Soal Latihan:
A - Menurut kutipan tentang suara hati, kenapa suara hati disebut menjadi pangkal otonomi manusia? Jawab dalam satu sampai tiga kalimat.
B - Tulis lanjutan kutipan tentang suara hati, mulai sesudah kalimat terakhirnya.
===== Kutipan Halaman
Karena penegasan suara hati dapat terjadi juga bahwa bertentangan dengan
perintah, larangan, atau pun kebiasaan yang berlaku dalam masyarakat, dalam
kejadian seperti itu justru semakin menjadi nyata bahwa suara hati memang
menjadi pangkal otonomi manusia.
2.
Kemutlakan Suara Hati
Dari
pengkajian tentang fakta adanya suara hati di atas, menjadi nyata bahwa ciri
pokok pertama yang menandai suara hati adalah sifat kemutlakannya. Artinya, apa
yang ditegaskan oleh suara hati (entah itu berupa celaan dan teguran atau
berupa peneguhan) tetap tidak dapat ditawar-tawar keberlakuannya. Mengambil
ilustrasi di atas, kesadaran Susi bahwa tindakan menggugurkan kandungannya itu
salah secara moral, tetap tidak dapat dia tawar-tawar. Kendati ia tolak pun
kesadaran tersebut tetap menyatakan dirinya, yakni berupa rasa salah yang terus
mengejarnya. Sifat kemutlakannya terlihat misalnya dalam kenyataan bahwa suara
yang menegur dalam hatinya itu tidak dapat dibungkam oleh
pertimbangan-pertimbangan yang sepintas dirasa menguntungkan untuk diri dan
keluarganya (misalnya bahwa itu akan menutup aib keluarga, membuat dia dapat
melanjutkan kuliah, menyenangkan hati ayah dan pacar).
==========
===== Data yang Diberikan
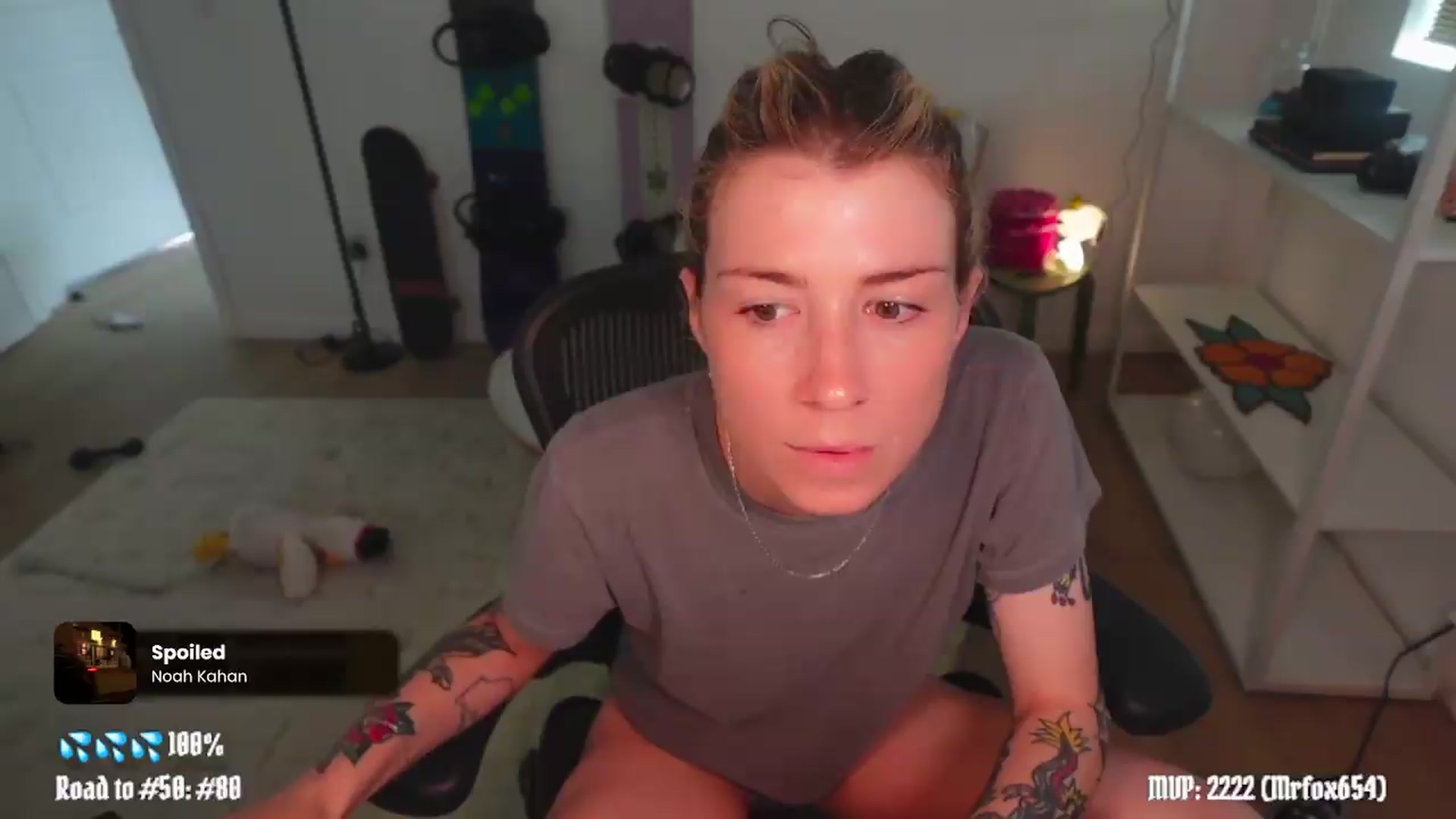Gallery image thumbnail from stoney_fox's myfreecams stream on, 05/23/2026, 18:43 image 15 of 20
==========
Jawaban Latihan:
A - Penegasan suara hati bisa saja bertentangan dengan perintah, larangan, atau kebiasaan yang berlaku dalam masyarakat. Justru dalam kejadian seperti itu semakin nyata bahwa suara hati memang menjadi pangkal otonomi manusia.

B -
Kemutlakan
tuntutan suara hati juga menampakkan diri dalam kenyataan bahwa suara tersebut
juga tidak dapat diajak berdamai dengan pertimbangan bahwa orang lain pun ada
yang menggugurkan kandungannya sebagaimana dilakukan oleh Susi. Kenyataan bahwa
sesuatu itu cukup umum dilakukan orang, tidak dengan sendirinya menjamin bahwa
tindakan itu pasti dapat dibenarkan secara moral. Kewajiban moral untuk
bertanggungjawab atas perbuatannya dan tidak mengorbankan pihak yang lemah yang
tidak bersalah (y.i. janin dalam kandungannya) demi keuntungan atau keenakan
hidup bagi dirinya sendiri, disadari oleh Susi sebagai kewajiban yang mengikat
dirinya secara mutlak dan tidak dapat ditawar-tawar, karena dari keputusannya
untuk melaksanakan atau tidak melaksanakan kewajiban tersebut akan menjadi
nyata kualitas pribadinya sebagai manusia.
Di
atas telah secara sepintas dikemukakan bahwa sifat kemutlakan suara hati inilah
yang seringkali menyebabkan orang menyebutnya sebagai suara Tuhan sendiri.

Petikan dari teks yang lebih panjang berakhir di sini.